Когда мама нашла меня после дебатов, она обняла меня, сияя. — Ты отлично справилась, дорогая!

Я не могла понять, искренне ли она это говорит или просто по-доброму, но это было неважно. Мы проиграли чемпионат из-за меня.

— Где папа?

Наконец-то мне это удалось.

Мама сморщила нос. — Мне очень жаль, дорогая. Он весь день торчит в суде. Ты же знаешь, как это бывает.

Я действительно знала, как это бывает. Как это всегда было. Что бы я ни делала, этого никогда не было достаточно, чтобы он поставил меня выше своей работы. Этого никогда не было достаточно, чтобы он по-настоящему гордился мной.

Я глотала слезы и говорила себе, что все в порядке, пыталась похоронить унижение того момента на сцене глубоко внутри. Я думала, что мне это удалось, пока не начались занятия по политологии.
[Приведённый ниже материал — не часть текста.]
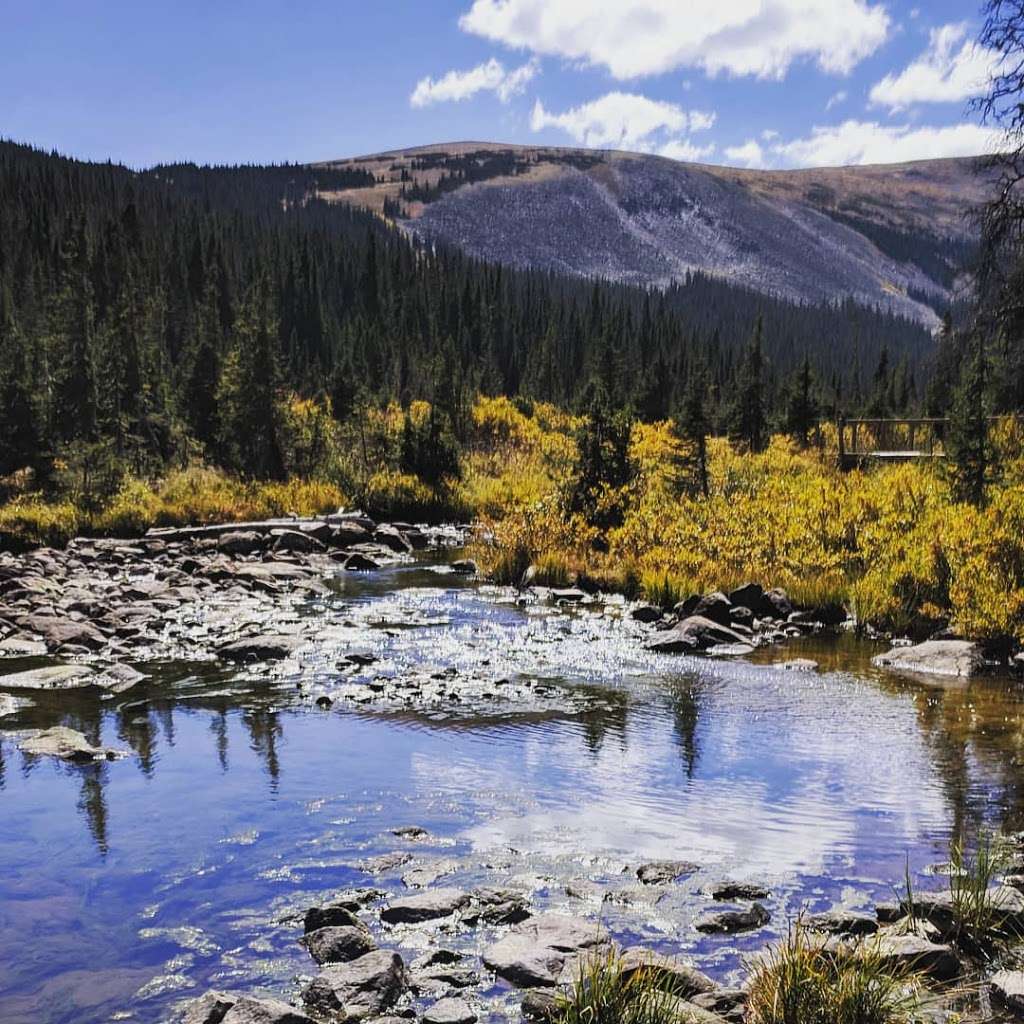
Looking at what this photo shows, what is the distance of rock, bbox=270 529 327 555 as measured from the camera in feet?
76.6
Пока все это не вернулось ко мне в таком ярком виде, что казалось, будто все происходит заново.

Решение сменить специальность далось мне нелегко, но еще хуже было осознавать, что папа будет разочарован. Вот почему я так долго не могла ему сказать. Почему я едва могла смотреть ему в глаза, когда наконец рассказала.

И почему я не могу заставить себя сказать ему правду сейчас.

— Я не скажу Ричу, — пробормотал Кайл, возвращая меня к нашему разговору.

От его слов меня охватывает облегчение. — Спасибо.

Я изо всех сил стараюсь избавиться от воспоминаний и сосредоточиться на Кайле. — Клянусь, я буду продолжать усердно работать, я...

— Я в этом нисколько не сомневаюсь. — Его рот кривится в улыбке, когда он отодвигает свою тарелку. — Я думаю, тебе нужно меньше работать, Вай. Ты можешь отлично справляться со своими обязанностями, но при этом жить своей жизнью вне работы.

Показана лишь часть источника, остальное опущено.